So back to the first day of school.
The only good thing I liked was the number of other gay kids in my grade. There had to be at least 10 of them, all with different features. I figured I had a good chance with any of them. If I do say so myself.
Jacob was a pretty little thing. He was on the shorter side of the scale, maybe 5'5". He had delicate features; long blong hair, light brown eyes, plump red lips & a thin frame. I smiled to myself thinking, he could pass as a feminine boy, or a masculine girl. Jacob seemed to be a HUGE supporter of gay rights, considering on the first day of school, he handed out flyers to everyone telling them to love unconditionally. I judged him to be obnoxious. I wasn't a big fan of people like that.
Angel was a handsome son of a bitch. I heard he was part Hispanic, part German. The black hair & dark brown eyes were a perfect contrast to his lighter colored skin. He was also a pretty tall guy, averaging probably 6'4". He had a petite nose & a long neck. Angel reminded me of a dinosaur. Except, unlike a dinosaur, Angel was very quiet & solitary. He hung out & followed his friends around, but other than that, he was a shy giant.

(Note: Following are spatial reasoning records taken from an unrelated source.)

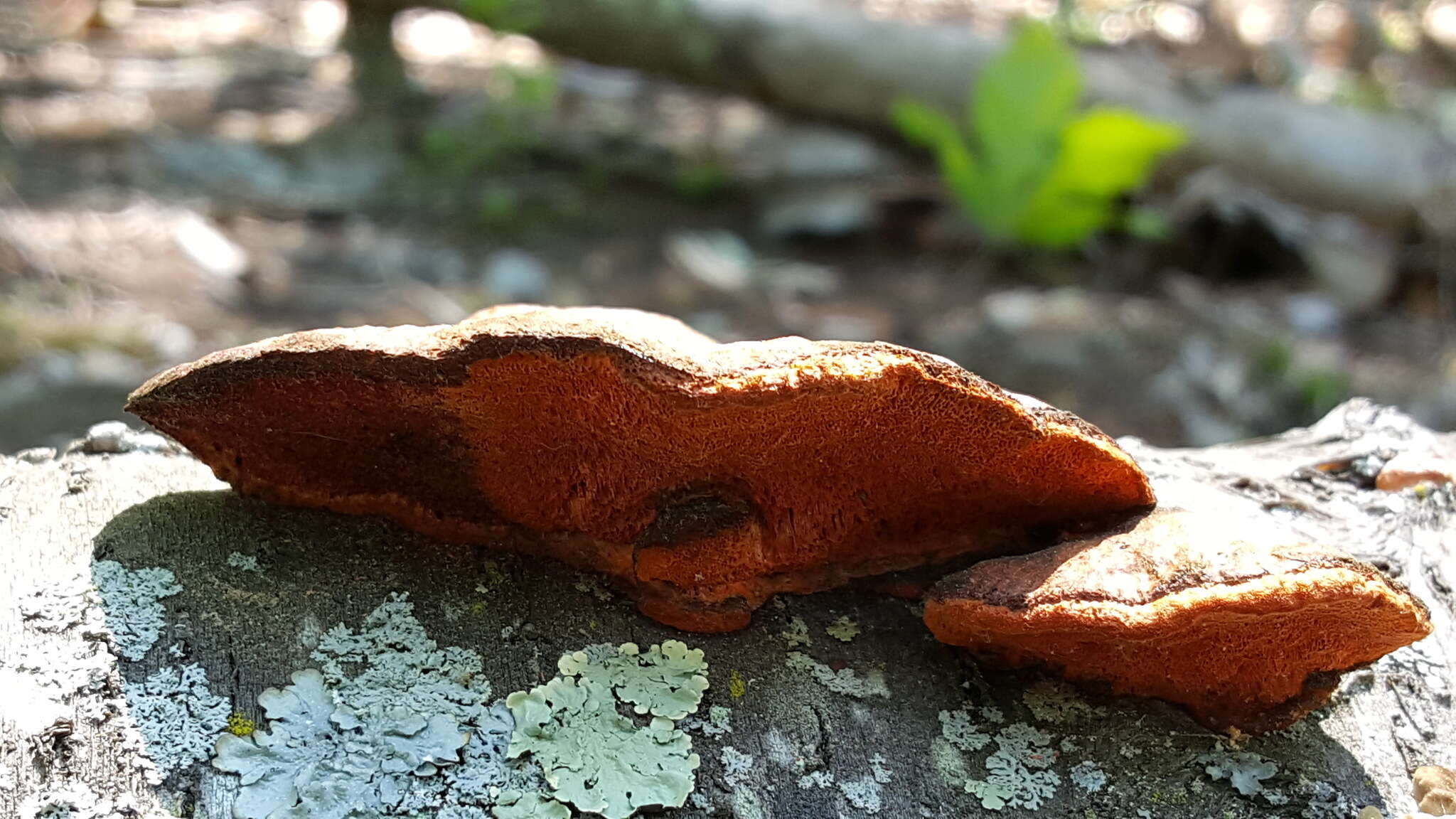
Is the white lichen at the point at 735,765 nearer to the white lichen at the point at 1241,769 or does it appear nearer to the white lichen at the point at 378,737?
the white lichen at the point at 378,737

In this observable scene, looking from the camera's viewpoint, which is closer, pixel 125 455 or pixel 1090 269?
pixel 125 455

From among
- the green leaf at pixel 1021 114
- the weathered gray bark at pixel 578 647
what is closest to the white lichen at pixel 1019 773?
the weathered gray bark at pixel 578 647

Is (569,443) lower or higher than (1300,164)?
lower

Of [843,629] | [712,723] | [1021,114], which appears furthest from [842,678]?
[1021,114]

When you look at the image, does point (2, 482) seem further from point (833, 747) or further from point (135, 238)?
point (135, 238)

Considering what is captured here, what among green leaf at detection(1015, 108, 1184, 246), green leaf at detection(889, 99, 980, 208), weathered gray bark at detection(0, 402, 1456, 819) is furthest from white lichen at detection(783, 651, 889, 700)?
green leaf at detection(889, 99, 980, 208)

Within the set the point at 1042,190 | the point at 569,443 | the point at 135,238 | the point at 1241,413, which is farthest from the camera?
the point at 1042,190

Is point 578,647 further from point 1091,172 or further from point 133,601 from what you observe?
point 1091,172

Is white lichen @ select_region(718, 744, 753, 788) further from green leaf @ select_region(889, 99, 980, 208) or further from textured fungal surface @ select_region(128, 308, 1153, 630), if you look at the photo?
green leaf @ select_region(889, 99, 980, 208)

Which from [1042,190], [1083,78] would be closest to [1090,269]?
[1042,190]
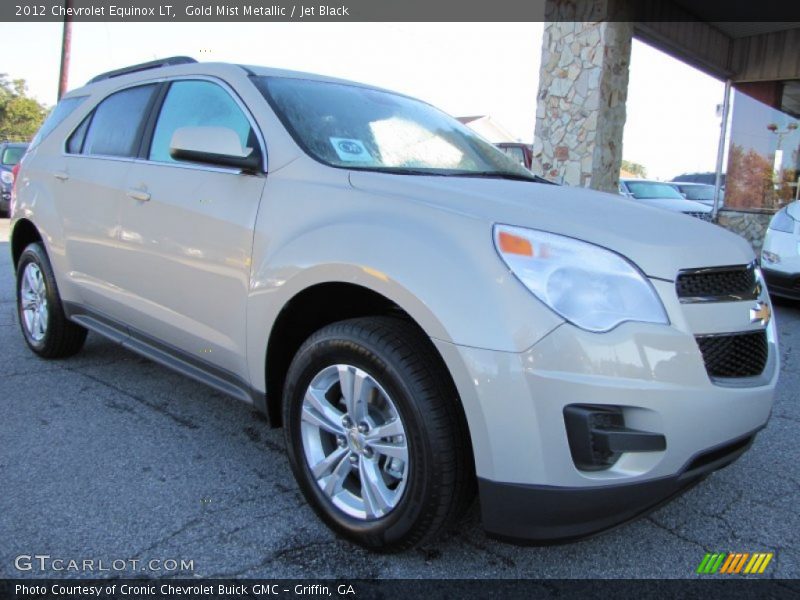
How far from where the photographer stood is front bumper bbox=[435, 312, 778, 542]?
1.80 m

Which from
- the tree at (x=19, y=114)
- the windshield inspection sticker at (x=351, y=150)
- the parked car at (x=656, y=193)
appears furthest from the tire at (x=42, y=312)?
the tree at (x=19, y=114)

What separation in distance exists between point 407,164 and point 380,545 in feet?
4.92

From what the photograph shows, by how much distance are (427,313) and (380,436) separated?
0.46 meters

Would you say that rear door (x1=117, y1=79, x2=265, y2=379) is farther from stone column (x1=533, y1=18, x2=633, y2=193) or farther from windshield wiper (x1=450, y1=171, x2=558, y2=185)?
stone column (x1=533, y1=18, x2=633, y2=193)

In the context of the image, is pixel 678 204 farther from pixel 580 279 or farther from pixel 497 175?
pixel 580 279

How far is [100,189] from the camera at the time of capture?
3471mm

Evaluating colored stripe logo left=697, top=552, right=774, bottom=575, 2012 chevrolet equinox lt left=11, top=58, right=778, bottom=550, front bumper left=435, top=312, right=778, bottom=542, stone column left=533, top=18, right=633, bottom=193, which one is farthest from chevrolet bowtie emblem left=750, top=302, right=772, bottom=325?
stone column left=533, top=18, right=633, bottom=193

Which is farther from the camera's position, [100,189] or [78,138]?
[78,138]

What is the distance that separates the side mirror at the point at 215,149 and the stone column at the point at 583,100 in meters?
6.79

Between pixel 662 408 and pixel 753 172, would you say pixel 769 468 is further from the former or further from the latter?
pixel 753 172

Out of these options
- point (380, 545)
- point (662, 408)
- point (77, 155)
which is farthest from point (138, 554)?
point (77, 155)

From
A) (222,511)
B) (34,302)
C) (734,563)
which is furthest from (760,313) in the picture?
(34,302)

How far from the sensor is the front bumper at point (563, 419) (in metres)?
1.80

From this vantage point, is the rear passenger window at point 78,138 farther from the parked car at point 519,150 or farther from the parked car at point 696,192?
the parked car at point 696,192
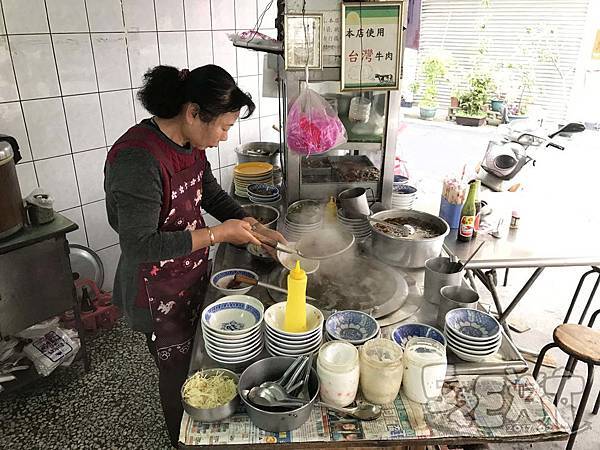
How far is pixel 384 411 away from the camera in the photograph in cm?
154

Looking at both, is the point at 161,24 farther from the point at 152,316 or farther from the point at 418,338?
the point at 418,338

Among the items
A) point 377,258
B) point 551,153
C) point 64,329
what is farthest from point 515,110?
point 64,329

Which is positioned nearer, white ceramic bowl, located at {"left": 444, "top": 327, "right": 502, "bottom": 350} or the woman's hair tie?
white ceramic bowl, located at {"left": 444, "top": 327, "right": 502, "bottom": 350}

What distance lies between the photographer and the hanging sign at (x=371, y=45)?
7.49 ft

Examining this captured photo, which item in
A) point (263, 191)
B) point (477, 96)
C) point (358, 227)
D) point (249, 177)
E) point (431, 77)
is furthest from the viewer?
point (431, 77)

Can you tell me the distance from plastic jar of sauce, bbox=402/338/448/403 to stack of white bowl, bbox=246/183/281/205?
163 centimetres

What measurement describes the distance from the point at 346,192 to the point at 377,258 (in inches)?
19.8

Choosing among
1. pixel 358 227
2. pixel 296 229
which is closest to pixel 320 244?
pixel 296 229

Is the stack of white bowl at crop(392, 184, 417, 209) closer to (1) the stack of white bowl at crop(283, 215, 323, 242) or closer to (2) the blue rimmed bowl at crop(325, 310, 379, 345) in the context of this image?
(1) the stack of white bowl at crop(283, 215, 323, 242)

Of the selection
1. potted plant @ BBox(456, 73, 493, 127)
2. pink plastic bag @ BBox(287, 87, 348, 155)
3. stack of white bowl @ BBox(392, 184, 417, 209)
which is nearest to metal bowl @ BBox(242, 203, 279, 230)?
pink plastic bag @ BBox(287, 87, 348, 155)

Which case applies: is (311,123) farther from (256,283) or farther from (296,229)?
(256,283)

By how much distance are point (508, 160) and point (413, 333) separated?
3.07 metres

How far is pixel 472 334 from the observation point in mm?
1760

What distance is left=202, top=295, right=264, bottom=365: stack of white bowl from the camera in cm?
168
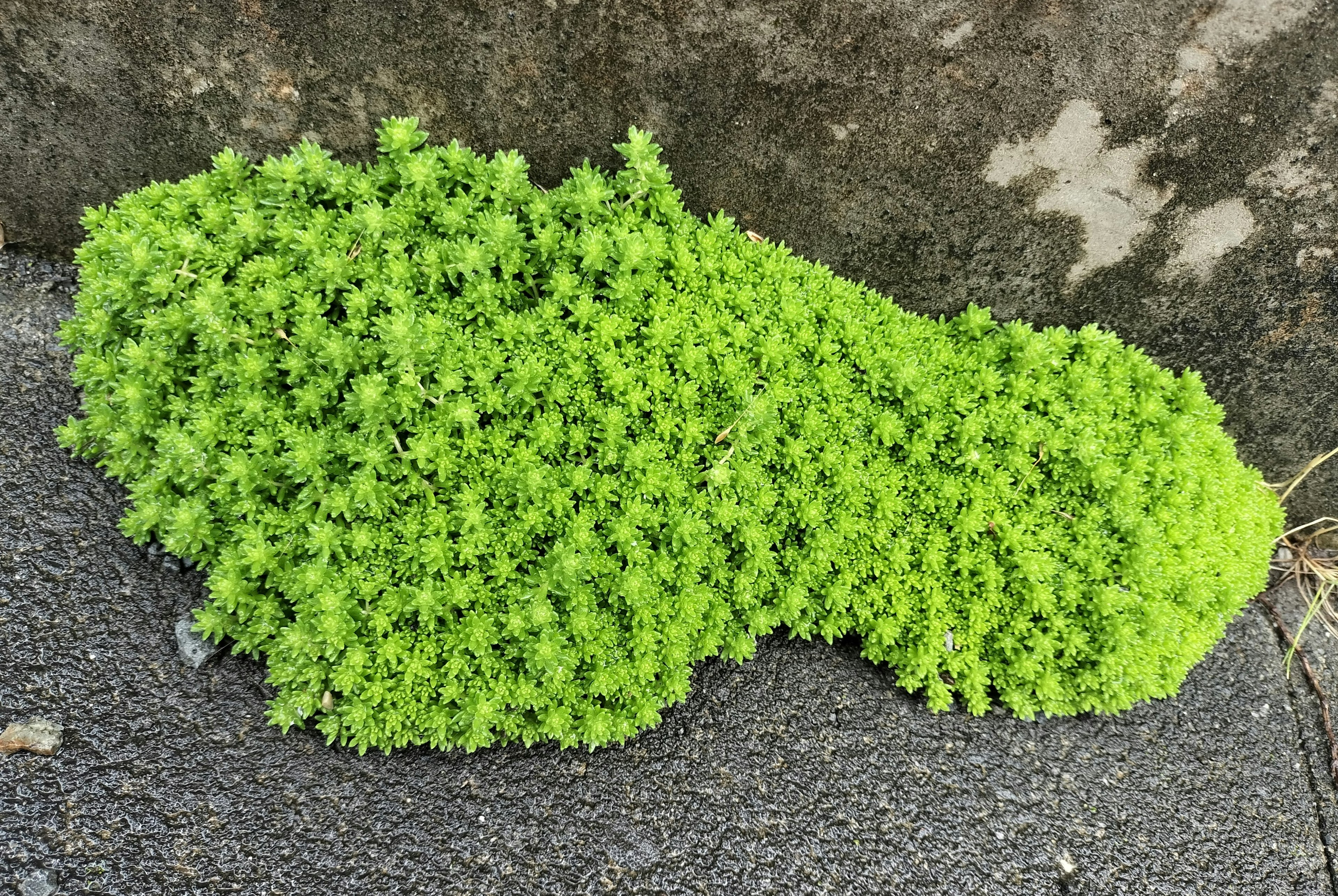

Steven was a cutie. I usually didn't like redheads, but he was one hell of an exception. It was dark red hair, like red flames being shadowed. He had light blue eyes. You could easily tell he was Irish. He seemed to be close friend with Jacob. They were both fairly flamboyant.
Trent was hot. Pure & simple. He kept his hair very short, from a crew cut or a buzz cut. I liked him the most because he seemed to like the same sort of things I did. He was also a bad boy, which I had always had a thing for. I had my fingers crossed for him. I liked his big green eyes. They seemed so friendly against his bad boy self. He, unlike me, wore the leather jacket. We didn't care about our orientation. We were gay. Simple as that. We didn't need to tell others to 'love everyone' equally. He didn't seem to be friends with the other gay kids.
The last kid I knew anything about was Caleb. He was pretty cute. He stood at maybe 5'8". Short black hair & pure blue eyes. I wasn't all that into him though. While he had the looks, something about his character was a turn-off for me. He didn't act gay & flamboyant like Jacob & Steven, yet he was big, really big, on the whole human rights thing also. The two things contrasted with each other & I didn't like it.
I had figured this all out at lunch. I sat with Trent & his friends, hoping they'd let me in while I adjusted to the new school. That's how I knew so much about him. I watched the table where Jacob, Steven & Caleb sat. Angel was with them, listening.
"How long has everyone known that they're all gay?" I asked Trent at lunch. We clicked the moment I sat down that day.
"Not sure about Steven & Angel, they were the new kids in nineth grade & 11th grade. They started hanging out with Jacob & Caleb when they came. Jacob, people have kinda always know. He's always been such a girl. Haha," Trent explained.
"In elementary school, we used to 'mistake' him for a girl, mostly cause he would occasionally come to school with his mom's makeup on," said Brian, one of Trent's friends at the table.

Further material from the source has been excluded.